The lash doesn't just describe a beautiful curve: it does come to the end of itself, and it does crack.
No one promised us soft mornings with a white sky and a gentle rain. We just thought that because it happened when we were children, it would always happen. What else could we think? But when I became a man, childish things were taken away from me. Rain in the morning was only one of them.
But look: there is no time for chasing vanishments. We have real work to do, and real enemies to outwit.
Back then, I could hear a hectic music, sometimes: the skirl of pipe and tabor. Back then my heart would lift, even if the battles I imagined were the mock-battles staged by our masters, and not the real fights on our own behalf, which I would only understand late, late in my life, when my strength was already dwindling, and my teeth were broken and rotting from so much nibbling on lies. My heart would still lift, and it lifts now.

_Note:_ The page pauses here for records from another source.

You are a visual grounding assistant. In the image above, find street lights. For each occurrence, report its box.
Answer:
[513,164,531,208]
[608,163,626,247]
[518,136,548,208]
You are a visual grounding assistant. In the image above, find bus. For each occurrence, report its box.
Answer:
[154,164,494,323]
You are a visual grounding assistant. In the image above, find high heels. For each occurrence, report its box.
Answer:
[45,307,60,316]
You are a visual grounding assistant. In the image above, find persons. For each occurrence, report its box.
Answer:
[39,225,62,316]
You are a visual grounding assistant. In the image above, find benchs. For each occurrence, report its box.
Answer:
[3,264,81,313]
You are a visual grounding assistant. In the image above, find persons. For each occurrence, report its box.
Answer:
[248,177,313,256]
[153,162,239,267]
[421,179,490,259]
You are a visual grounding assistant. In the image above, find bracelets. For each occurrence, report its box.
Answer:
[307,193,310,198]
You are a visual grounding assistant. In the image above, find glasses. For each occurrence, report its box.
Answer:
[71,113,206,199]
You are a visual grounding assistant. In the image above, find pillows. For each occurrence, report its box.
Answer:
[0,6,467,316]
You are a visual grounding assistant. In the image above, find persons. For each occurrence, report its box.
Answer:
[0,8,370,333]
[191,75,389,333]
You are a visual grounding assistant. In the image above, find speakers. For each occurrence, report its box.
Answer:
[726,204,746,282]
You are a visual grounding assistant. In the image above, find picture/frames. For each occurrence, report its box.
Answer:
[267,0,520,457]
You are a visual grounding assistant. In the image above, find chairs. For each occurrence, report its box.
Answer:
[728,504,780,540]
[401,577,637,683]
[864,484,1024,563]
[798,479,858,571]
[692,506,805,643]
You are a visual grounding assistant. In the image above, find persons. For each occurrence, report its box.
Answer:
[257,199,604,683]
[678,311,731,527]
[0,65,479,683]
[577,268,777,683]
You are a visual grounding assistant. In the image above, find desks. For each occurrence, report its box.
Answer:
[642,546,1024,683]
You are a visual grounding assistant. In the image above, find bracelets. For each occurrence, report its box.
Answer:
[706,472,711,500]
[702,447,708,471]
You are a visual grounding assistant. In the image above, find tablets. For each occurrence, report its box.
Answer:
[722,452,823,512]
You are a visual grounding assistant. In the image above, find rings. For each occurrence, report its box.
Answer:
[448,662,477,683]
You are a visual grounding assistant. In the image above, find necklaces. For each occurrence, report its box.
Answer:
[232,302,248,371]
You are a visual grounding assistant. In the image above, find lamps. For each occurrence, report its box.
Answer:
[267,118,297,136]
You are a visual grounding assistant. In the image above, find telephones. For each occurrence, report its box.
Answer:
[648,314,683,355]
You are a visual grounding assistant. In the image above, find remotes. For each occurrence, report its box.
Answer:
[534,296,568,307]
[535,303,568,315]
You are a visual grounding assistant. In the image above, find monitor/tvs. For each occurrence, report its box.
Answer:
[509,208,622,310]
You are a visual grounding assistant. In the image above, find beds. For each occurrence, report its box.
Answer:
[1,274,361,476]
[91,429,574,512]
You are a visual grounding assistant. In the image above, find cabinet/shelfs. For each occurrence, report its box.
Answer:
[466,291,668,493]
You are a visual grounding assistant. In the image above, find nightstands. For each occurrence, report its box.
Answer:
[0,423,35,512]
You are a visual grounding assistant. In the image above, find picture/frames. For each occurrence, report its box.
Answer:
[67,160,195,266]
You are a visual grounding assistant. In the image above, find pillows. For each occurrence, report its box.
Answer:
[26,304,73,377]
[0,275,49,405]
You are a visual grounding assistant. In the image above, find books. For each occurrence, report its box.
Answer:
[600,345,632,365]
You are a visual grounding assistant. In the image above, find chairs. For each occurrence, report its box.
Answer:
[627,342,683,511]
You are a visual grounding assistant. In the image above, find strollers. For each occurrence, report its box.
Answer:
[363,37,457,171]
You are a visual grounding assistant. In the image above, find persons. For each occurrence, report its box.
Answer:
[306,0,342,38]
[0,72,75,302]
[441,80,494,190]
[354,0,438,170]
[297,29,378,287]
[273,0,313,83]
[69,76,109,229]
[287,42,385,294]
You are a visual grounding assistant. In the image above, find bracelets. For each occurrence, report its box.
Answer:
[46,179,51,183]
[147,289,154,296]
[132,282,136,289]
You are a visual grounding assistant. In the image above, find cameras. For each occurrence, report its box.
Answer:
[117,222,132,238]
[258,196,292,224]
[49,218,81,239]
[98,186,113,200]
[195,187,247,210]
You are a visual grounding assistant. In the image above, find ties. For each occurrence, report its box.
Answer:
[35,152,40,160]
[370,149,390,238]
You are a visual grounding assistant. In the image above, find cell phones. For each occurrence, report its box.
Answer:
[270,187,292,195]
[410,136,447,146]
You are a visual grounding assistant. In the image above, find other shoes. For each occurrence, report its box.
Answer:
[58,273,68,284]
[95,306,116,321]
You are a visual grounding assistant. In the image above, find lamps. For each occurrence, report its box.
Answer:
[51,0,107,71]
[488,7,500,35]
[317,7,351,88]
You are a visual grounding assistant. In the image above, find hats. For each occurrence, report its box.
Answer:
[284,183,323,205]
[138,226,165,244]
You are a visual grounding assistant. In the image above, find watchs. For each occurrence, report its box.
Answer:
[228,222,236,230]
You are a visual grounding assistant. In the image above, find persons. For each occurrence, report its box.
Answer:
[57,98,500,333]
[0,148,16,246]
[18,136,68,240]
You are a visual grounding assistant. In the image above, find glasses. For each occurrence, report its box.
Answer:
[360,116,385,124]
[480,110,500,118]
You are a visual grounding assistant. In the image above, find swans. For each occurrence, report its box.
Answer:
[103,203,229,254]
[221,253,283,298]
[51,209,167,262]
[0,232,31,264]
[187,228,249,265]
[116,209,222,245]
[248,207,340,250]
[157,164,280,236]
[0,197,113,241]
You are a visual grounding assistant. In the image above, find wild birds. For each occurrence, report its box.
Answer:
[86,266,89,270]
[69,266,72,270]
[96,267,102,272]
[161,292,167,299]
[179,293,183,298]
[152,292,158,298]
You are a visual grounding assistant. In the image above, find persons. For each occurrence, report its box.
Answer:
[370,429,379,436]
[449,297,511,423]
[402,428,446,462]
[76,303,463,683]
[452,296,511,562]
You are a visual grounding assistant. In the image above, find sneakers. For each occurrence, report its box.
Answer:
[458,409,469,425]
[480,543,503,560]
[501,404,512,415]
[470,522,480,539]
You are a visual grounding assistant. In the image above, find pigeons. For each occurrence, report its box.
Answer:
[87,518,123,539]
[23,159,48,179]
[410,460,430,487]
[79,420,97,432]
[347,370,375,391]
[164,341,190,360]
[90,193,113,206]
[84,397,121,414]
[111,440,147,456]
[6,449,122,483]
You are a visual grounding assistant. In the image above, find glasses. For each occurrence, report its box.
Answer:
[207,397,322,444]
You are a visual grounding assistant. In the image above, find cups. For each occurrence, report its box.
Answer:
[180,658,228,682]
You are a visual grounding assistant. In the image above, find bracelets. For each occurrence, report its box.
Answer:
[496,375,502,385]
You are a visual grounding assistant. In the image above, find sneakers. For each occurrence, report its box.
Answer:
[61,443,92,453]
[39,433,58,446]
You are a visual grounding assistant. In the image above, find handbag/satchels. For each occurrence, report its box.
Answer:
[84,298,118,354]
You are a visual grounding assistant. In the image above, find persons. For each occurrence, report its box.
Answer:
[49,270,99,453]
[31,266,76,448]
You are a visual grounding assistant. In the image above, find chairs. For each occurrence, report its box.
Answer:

They still go in terror of us. They have won every contest, and they clutch every prize, and still we give them the horrors. It's not much to work with, is it? But it's not nothing.
Rain in the morning. Just once, before I die.
There is no enemy. There is no battle. And there will be rain in the morning, many times. The sky is altered but it's still the sky. And death is granted eventually to every one of us. So take comfort, you silly overwrought boy. Leave this posturing and really think. Really think.
One tiny fragile thing at a time.
It is possible to turn, turn in that very slight and graceful way, so that you're presented edgeways to the world, and infinitely narrow, so that for practical purposes you disappear. Then you step sideways, along that plane: and you're gone. Not in this world anymore. Then you have a little time to think. You can still hear the footsteps of busy, anxious, unseen people, but they can't see you or even imagine you. Have you forgotten this? I think you have. That's one of the real problems.